EXTRACT TO READ
______
STAND. COM. REP. NO. 387

 

Honolulu, Hawaii

                  

 

RE:    S.B. No. 104

       S.D. 1

 

 

 

Honorable Donna Mercado Kim

President of the Senate

Twenty-Seventh State Legislature

Regular Session of 2013

State of Hawaii

 

Madam:

 

     Your Committees on Human Services and Commerce and Consumer Protection, to which was referred S.B. No. 104 entitled:

 

"A BILL FOR AN ACT RELATING TO LONG TERM CARE,"

 

beg leave to report as follows:

 

     The purpose and intent of this measure is to require the Director of the Executive Office on Aging to contract for the performance of an actuarial analysis for a limited, mandatory, public long term care insurance program for the State's working population.

 

     Your Committees received testimony in support of this measure from the Executive Office on Aging, County of Hawaii Office on Aging, AARP Hawaii, Policy Advisory Board for Elder Affairs, ILWU Local 142, and six individuals.  Your Committees received testimony in opposition to this measure from the National Association of Insurance and Financial Advisors.

 

     Your Committees find that Hawaii's population is aging rapidly.  There were approximately 206,000 people over sixty-five years old in Hawaii in 2012.  That number will increase by sixty-one percent to 331,000 in 2032.  This increase in the aging population will create an increase in need for long term care.  Approximately sixty-nine percent of people who turned sixty-five in 2005 will need long term care before they die.

 

Your Committees further find that Hawaii long term care costs are among the highest in the nation and unaffordable by most Hawaii residents, as only twelve percent of Hawaii residents over forty have a long term care insurance policy.  In response to long term care issues, the Long-term Care Commission submitted its recommendations to the Legislature on January 18, 2012.  The Commission recommended a limited mandatory public long care insurance program for employees as a viable way to increase funding for the expanding need for long term care services, which would provide persons meeting the vesting period with a limited but meaningful benefit should they need long term care.  No other option considered would raise revenue for long term care and provide coverage to the vast majority of residents.
______
EXPLORE THE MATERIAL
**1.** In the committee report on S.B. No. 104, how would you render "Your Committees find that Hawaii's population is aging rapidly." in Spanish?
**2.** According to the committee report on S.B. No. 104, what share of Hawaii residents over forty have a long term care insurance policy?

PROVIDED DATA
______
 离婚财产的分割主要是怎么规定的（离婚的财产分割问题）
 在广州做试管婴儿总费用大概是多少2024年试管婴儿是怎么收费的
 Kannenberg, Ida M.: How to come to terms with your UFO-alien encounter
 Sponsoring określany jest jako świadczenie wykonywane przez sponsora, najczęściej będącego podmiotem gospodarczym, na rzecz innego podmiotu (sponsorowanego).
______
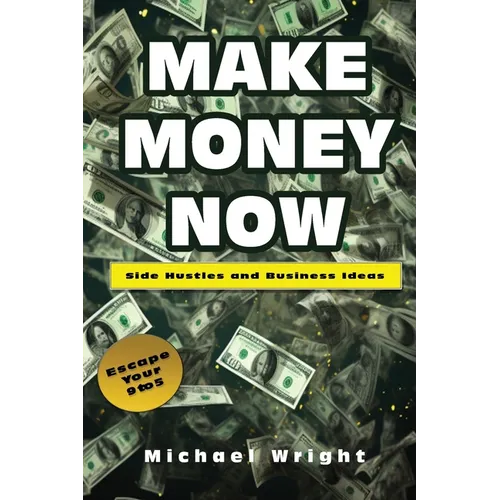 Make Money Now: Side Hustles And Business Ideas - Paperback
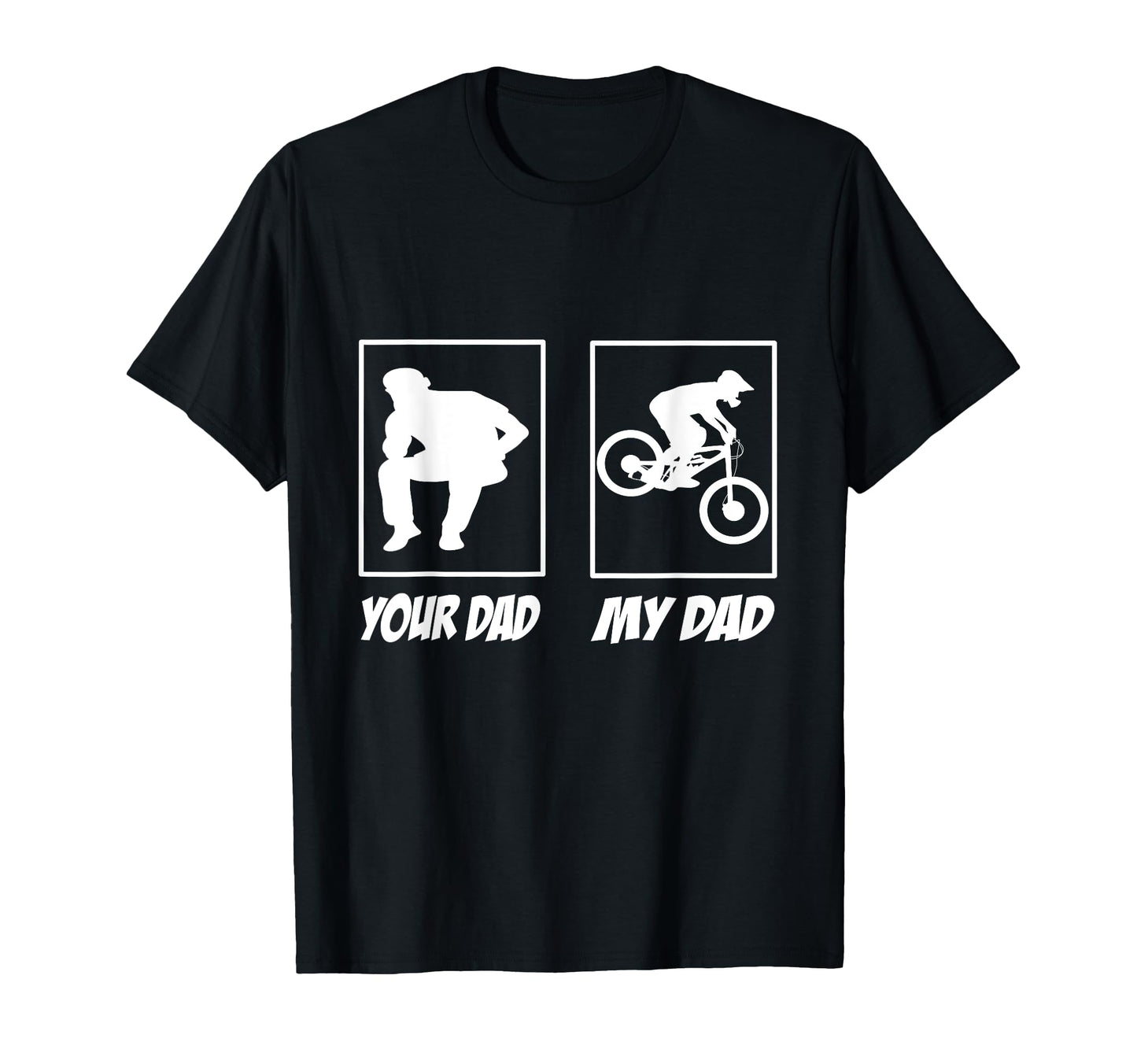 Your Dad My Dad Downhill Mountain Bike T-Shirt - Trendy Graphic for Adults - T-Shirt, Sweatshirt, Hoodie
______
ANSWERS PROVIDED
**1.** Sus Comités determinan que la población de Hawái está envejeciendo rápidamente.

**2.** Twelve percent.